A former Mitchell man often known for his vocal opposition of the Mitchell Board of Education was granted a suspended imposition of sentence Tuesday during court.

Craig Guymon, 55, now of Platte, appeared in court nearly one year after being sentenced for voting twice in an election, a felony. In September 2013, Guymon was sentenced to 30 days in jail and to a two-year probation period.

Guymon voted by absentee ballot at the courthouse on Election Day 2013 — which by law was allowed until 3 p.m. — and again by regular ballot at the MCTEA polling place.

Guymon also obtained a new attorney, Brad Schreiber, who Tuesday spoke almost entirely for Guymon during the hearing. Guymon only responded the judge's questions with short answers.

A suspended imposition of sentence means if Guymon abides by all the rules of his one-year probation period, he has the chance to clear the felony from his record.

Judge Tim Bjorkman originally denied Guymon's request in September 2013 for a suspended imposition of sentence. However, this time around, he called Guymon a "model probationer." Despite that, Bjorkman denied Guymon's request for Bjorkman to suspend the rest of Guymon's jail time.

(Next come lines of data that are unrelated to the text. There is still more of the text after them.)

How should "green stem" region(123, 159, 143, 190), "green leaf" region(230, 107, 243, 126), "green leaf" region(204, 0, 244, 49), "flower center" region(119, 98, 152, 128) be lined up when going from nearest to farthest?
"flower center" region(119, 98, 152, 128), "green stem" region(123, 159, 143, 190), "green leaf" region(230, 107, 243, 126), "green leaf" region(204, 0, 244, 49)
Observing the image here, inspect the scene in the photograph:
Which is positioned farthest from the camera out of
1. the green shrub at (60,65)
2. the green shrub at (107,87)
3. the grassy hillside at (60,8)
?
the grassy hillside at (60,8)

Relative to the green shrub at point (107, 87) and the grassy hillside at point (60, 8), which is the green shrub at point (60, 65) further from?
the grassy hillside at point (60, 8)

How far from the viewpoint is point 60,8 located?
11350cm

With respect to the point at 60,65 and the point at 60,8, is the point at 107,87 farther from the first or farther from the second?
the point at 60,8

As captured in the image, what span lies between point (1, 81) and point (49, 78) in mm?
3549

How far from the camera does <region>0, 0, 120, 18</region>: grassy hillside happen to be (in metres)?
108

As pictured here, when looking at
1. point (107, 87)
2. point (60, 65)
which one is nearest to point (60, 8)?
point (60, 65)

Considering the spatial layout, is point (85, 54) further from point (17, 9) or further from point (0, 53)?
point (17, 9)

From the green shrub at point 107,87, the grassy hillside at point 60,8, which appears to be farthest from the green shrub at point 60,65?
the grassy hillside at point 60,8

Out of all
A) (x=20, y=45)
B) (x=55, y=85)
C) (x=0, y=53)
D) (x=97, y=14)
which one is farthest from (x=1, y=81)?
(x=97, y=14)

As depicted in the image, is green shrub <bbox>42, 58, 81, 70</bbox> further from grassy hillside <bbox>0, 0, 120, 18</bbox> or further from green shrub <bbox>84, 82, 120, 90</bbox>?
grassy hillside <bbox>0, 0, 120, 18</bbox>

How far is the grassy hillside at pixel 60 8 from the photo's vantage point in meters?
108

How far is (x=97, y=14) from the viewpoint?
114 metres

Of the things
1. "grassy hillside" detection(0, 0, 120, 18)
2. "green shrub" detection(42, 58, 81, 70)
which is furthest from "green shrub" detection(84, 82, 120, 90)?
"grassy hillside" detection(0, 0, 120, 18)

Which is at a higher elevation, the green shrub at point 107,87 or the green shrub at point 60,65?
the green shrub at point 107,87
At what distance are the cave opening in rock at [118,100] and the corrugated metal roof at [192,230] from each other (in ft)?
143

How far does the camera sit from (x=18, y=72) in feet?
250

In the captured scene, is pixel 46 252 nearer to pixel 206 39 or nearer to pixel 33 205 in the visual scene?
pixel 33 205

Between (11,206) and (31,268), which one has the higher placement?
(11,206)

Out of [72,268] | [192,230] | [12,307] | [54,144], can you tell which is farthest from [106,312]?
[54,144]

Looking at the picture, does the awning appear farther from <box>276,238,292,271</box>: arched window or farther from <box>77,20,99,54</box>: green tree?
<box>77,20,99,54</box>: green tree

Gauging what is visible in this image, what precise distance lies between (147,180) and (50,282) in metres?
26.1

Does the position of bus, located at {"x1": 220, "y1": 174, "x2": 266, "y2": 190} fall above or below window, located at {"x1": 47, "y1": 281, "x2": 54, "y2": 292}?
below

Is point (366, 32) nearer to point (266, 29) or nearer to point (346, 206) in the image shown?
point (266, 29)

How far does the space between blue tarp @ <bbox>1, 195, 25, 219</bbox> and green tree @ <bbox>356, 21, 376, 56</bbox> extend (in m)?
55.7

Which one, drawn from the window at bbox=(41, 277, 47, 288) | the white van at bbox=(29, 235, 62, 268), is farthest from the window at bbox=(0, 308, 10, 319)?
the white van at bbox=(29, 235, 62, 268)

Guymon has 20 days left to serve on his staggered jail sentence -- 10 days in September 2014, and 10 days in September 2015.

If he continues to do well on his final year of a two-year probation period, the court can wipe the felony conviction from Guymon's record.

Guymon has a colorful past in Mitchell, usually regarding his disagreements with the Mitchell Public Schools system. In 2008, Guymon was accused of intentionally causing "a serious public inconvenience, annoyance or alarm to another person by engaging in violent or threatening behavior ... or by making unreasonable disturbance," but said he did accost Tom Starr, head coach of the sophomore team.

Guymon is known for other strange behavior, too. His past escapades include sending mass mailers to Mitchell residents in which he claimed a Catholic conspiracy ring was manipulating the city; calling his opponents in a local election "spineless jellyfish," and maintaining a website called the Book of Guymon where he wrote long criticisms of public officials.